Interesting (or not!) as all this may be, where does it leave us? Perhaps it offers an invitation to explore a different way of moving from the current to the new year, one that allows space for All of You. So that no parts are left by the wayside.
This is an opportunity to create an invitation to all parts of us to come along on the next part of our journey. Not just the popular, ‘cool’, positive thinking, smart, rational ones in our system. Not just the driven, good looking, productive, caretaking, 'socially appropriate', generous, warm, thoughtful, or motivated parts. But also our critical, hypervigilant, nitpicking, impatient, judging, explosive, non politically correct, compulsive, fearful, disorganised, jealous, obsessive parts. And the parts of us holding fear, sorrow, abandonment and heartbreak.

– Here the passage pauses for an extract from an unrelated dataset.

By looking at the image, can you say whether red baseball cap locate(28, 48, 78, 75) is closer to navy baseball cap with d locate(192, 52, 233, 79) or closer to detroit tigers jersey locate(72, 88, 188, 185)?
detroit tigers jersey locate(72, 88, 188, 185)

There will no doubt be some reluctance or pushback to this idea and we do not want to dismiss the concerns of these parts who see our life would be smoother or simply just much better off without these less shiny and bright parts of ourselves getting in on the act. However, we can let the concerned parts know, that, invited or not, the ‘less popular’ parts will be coming into the new year with us regardless. It is not actually even possible to just cut a part of us off and leave it in the past. Besides which, nobody and no part likes to be shut down, shut up, dismissed or ignored- even those who take it upon themselves to do precisely that to others both outside and inside us!!
The beauty of us being able to make space for all these parts of us, even when they are not impressed with one another, is that we are starting to create a sense of trust, safety and a pathway towards internal harmony, simply by this action of inclusivity and welcoming. What better way to enter into a new year?